* _READING TEXT_:
* START *
Each season, Scott walks me through a book of the Bible - we started with the Gospel of Mark. And you don’t have to do the readings ahead of time, because The Pillar’s Ed Condon will read them for you.
You can check out “An introduction to the Gospel of Mark,” and “Mark 1-2” right here, or wherever you get your podcasts. New episodes drop each week - and we’re already at work on Season 2.
Vatican II
If you don’t know much about Vatican II, you can read here an explainer we did last year on what the Council was actually all about.
But read some of what Pope St. John XXIII had to say when he kicked off Vatican II:
The great problem confronting the world after almost 2000 years remains unchanged. Christ is ever resplendent as the center of history and of life. Men are either with Him and His Church, and then they enjoy light, goodness, order, and peace. Or else they are without Him, or against Him, and deliberately opposed to His Church, and then they give rise to confusion, to bitterness in human relations, and to the constant danger of fratricidal wars.
Ecumenical Councils, whenever they are assembled, are a solemn celebration of the union of Christ and His Church, and hence lead to the universal radiation of truth, to the proper guidance of individuals in domestic and social life, to the strengthening of spiritual energies for a perennial uplift toward real and everlasting goodness.
* END *
* _YOUR GOAL_: Extend the Vatican II text, picking up right after its last sentence. These items have no connection to the Vatican II text.

* _Scene-based reasoning items_:
* START *
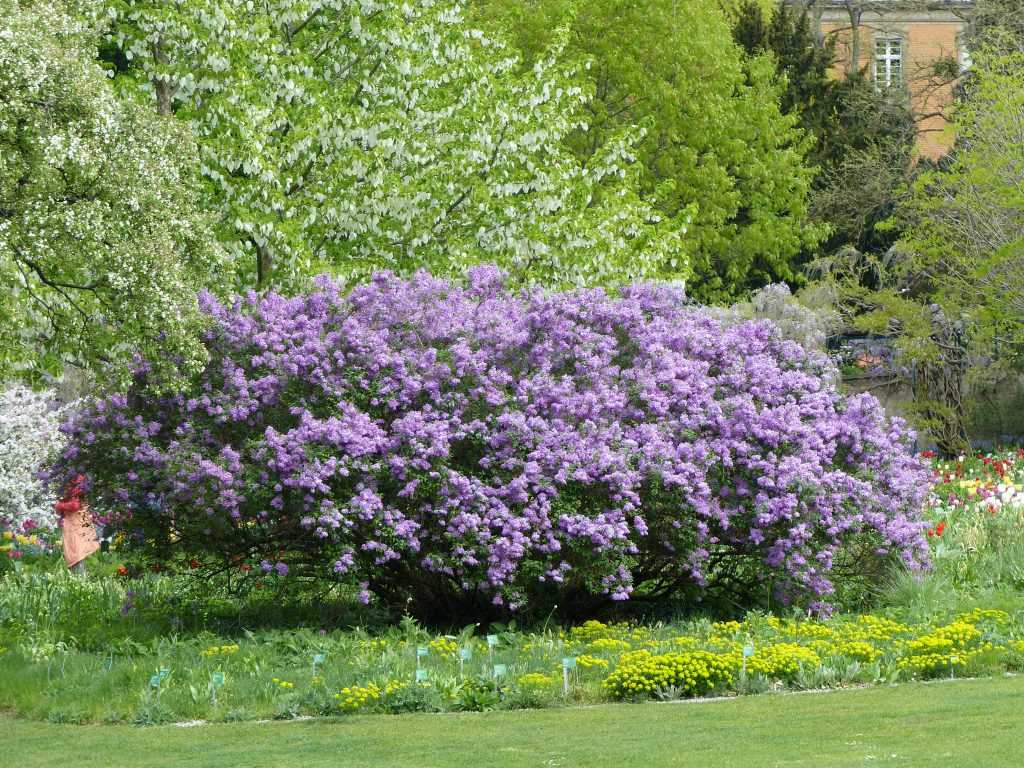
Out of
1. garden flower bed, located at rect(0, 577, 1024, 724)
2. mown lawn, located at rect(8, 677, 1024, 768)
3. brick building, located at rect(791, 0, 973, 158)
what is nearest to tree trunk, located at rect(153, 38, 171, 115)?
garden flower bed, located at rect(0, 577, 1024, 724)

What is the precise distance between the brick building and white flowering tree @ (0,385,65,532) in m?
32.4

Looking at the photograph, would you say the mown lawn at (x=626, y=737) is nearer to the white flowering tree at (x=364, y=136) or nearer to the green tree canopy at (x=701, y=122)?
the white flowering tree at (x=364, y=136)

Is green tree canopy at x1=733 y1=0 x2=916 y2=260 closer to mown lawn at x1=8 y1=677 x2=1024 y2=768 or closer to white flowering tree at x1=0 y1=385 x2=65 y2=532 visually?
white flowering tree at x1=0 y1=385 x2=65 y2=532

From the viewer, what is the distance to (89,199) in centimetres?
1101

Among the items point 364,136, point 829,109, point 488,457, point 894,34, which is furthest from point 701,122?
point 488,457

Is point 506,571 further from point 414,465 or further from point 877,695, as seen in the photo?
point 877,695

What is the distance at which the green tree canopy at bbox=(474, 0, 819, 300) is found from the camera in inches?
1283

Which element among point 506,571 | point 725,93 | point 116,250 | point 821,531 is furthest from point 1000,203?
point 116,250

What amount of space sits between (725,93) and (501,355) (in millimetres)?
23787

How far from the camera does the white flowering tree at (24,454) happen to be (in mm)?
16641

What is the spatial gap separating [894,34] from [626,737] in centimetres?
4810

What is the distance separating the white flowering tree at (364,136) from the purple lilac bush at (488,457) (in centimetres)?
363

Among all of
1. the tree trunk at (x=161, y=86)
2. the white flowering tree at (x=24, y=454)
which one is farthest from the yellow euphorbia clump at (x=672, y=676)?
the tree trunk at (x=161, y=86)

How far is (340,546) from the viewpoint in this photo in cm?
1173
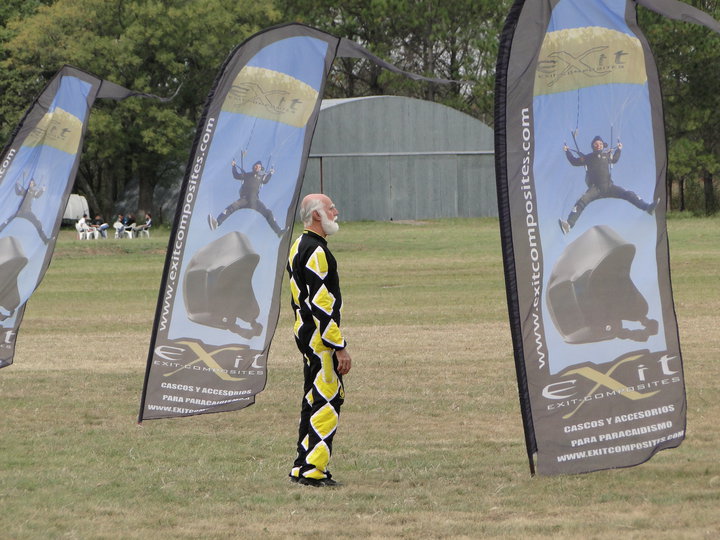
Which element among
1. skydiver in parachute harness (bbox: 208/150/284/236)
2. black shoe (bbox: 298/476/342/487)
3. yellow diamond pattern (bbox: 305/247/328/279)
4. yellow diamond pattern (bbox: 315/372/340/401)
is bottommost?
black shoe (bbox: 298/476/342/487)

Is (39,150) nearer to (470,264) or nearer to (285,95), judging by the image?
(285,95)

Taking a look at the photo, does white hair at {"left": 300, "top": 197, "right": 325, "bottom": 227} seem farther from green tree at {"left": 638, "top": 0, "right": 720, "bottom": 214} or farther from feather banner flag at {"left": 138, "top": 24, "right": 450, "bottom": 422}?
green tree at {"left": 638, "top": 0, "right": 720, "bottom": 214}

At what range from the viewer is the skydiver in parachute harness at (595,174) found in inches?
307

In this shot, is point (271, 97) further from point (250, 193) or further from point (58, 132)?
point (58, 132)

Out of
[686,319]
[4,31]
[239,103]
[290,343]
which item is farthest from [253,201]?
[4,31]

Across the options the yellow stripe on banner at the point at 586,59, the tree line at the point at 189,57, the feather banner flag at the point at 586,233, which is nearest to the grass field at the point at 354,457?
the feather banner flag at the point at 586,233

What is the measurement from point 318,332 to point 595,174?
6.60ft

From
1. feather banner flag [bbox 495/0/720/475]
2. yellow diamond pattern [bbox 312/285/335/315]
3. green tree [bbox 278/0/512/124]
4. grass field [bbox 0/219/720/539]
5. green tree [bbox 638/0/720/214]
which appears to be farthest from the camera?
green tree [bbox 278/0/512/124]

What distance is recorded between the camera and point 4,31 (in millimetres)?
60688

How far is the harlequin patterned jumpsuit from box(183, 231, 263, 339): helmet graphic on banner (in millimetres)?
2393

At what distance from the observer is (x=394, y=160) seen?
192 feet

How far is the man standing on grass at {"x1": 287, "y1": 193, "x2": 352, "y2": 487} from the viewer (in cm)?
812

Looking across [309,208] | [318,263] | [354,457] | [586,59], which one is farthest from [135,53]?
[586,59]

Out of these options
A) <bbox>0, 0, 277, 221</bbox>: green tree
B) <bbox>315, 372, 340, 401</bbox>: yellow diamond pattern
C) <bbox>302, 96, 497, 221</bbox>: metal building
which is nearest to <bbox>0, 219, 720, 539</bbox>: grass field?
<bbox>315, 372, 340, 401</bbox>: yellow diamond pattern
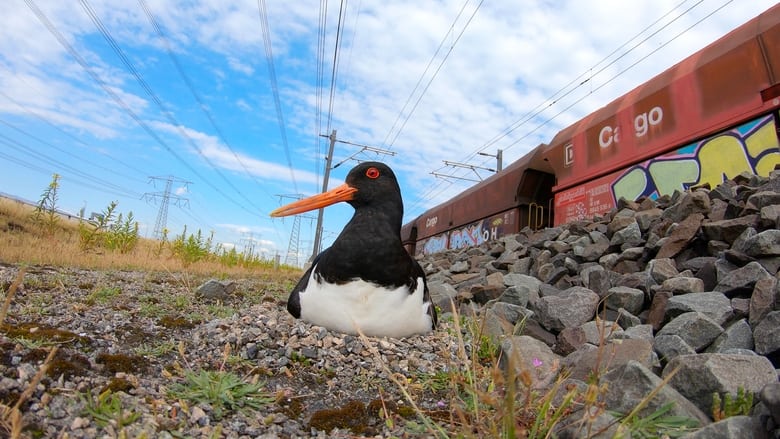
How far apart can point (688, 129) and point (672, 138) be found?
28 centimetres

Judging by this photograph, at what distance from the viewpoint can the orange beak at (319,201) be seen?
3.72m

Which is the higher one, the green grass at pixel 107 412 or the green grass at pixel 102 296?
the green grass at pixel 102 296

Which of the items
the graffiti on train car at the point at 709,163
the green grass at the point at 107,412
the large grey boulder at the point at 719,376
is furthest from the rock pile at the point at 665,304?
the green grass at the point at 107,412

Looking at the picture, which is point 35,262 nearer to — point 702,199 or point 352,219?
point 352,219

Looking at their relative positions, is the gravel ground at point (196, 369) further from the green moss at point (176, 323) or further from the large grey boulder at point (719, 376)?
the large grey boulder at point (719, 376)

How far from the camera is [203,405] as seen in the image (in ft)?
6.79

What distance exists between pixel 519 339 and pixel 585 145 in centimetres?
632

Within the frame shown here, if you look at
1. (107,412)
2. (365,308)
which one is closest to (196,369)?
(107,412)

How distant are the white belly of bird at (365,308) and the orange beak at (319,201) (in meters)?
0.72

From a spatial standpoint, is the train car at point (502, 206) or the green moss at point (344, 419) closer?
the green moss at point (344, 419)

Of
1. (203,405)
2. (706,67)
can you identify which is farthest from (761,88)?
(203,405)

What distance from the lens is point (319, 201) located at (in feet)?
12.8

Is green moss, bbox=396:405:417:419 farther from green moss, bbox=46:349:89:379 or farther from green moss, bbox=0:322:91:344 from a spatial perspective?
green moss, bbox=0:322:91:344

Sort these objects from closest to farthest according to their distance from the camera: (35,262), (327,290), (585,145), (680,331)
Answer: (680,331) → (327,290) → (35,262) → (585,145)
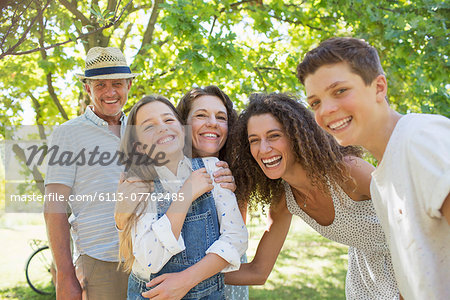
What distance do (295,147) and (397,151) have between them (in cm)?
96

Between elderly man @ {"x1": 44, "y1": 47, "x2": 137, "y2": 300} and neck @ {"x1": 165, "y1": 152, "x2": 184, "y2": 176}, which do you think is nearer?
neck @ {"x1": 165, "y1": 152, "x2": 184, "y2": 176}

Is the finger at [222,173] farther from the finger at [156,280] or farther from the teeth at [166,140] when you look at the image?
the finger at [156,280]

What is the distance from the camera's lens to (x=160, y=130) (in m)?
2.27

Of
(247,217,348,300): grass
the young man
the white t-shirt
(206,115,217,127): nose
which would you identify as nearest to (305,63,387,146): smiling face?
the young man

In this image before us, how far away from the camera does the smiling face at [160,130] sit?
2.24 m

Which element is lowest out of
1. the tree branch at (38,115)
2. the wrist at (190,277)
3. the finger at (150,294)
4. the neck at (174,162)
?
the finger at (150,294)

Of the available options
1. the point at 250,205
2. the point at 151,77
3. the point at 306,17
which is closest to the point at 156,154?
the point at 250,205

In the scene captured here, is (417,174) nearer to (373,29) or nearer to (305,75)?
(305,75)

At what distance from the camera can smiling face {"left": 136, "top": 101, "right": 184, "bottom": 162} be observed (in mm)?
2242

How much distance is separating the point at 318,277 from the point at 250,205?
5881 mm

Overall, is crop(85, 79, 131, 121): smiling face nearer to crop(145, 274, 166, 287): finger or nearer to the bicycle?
* END *
* _RESPONSE TO THIS EXERCISE_:
and
The greatest concern of the Ecumenical Council is this: that the sacred deposit of Christian doctrine should be guarded and taught more efficaciously. That doctrine embraces the whole of man, composed as he is of body and soul. And, since he is a pilgrim on this earth, it commands him to tend always toward heaven.
This demonstrates how our mortal life is to be ordered in such a way as to fulfill our duties as citizens of earth and of heaven, and thus to attain the aim of life as established by God. That is, all men, whether taken singly or as united in society, today have the duty of tending ceaselessly during their lifetime toward the attainment of heavenly things and to use, for this purpose only, the earthly goods, the employment of which must not prejudice their eternal happiness.
Of course, a lot of ink has been spilled in the past 60 years on whether Vatican Council II has actually done the things John XXIII hoped it would do. Indeed, the narrative of the Church’s pastoral and intellectual life for these six decades has centered around competing readings of Vatican II, differing senses of what it means, and what it doesn’t — and that continues today.
I’d argue that - whether we realize it or not - we’re also still unpacking the meaning of Vatican Council I, which itself was held 153 years ago. And that’s instructive, I think. All ecumenical councils take time to be wholly and entirely integrated into the Church’s pastoral life, and thought, and lived experience, and the Vatican councils are no exception.
There is often a tumultuous period after an ecumenical council, as there has been since Vatican II, especially when interpretation is shaped by those who were there - a unique experience that, for better or for worse, allows personal participation to become its own kind of hermeneutic of the council’s texts.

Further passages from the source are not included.